DO THIS
Please reproduce the stretch of material below from the line containing "In terms of" through the end of the material, leaving out the pictures.

Material from a spatial question set:
------------------------------
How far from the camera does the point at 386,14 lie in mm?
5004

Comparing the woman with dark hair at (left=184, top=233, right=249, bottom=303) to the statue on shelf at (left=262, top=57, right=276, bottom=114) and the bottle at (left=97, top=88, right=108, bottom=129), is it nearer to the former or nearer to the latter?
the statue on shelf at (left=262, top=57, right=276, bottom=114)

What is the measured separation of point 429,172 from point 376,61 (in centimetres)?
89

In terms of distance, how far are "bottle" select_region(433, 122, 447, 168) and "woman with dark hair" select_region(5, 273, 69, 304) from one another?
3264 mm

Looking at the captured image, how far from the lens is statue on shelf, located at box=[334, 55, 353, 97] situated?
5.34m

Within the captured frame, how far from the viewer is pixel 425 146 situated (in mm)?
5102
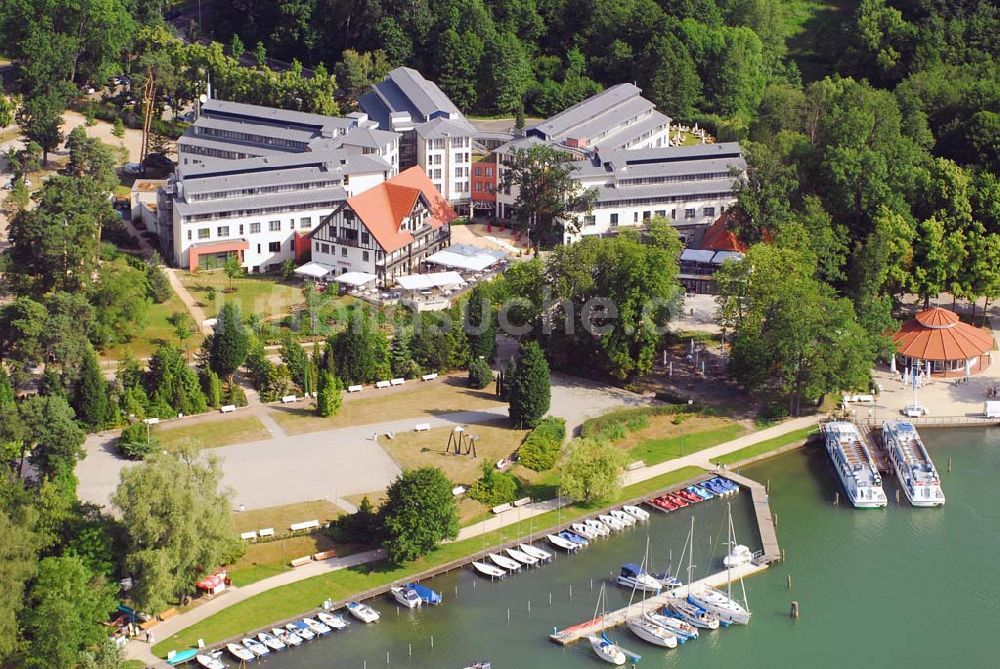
------------------------------
RESULT OF THIS EXERCISE
In terms of distance, how far are "bottle" select_region(433, 122, 447, 168) and "woman with dark hair" select_region(5, 273, 69, 304) from one another?
3264 mm

Looking at the captured image, how far from the lens is statue on shelf, located at box=[334, 55, 353, 97] situated?
5.34m

Within the captured frame, how far from the viewer is pixel 425 146 situated (in mm)?
5102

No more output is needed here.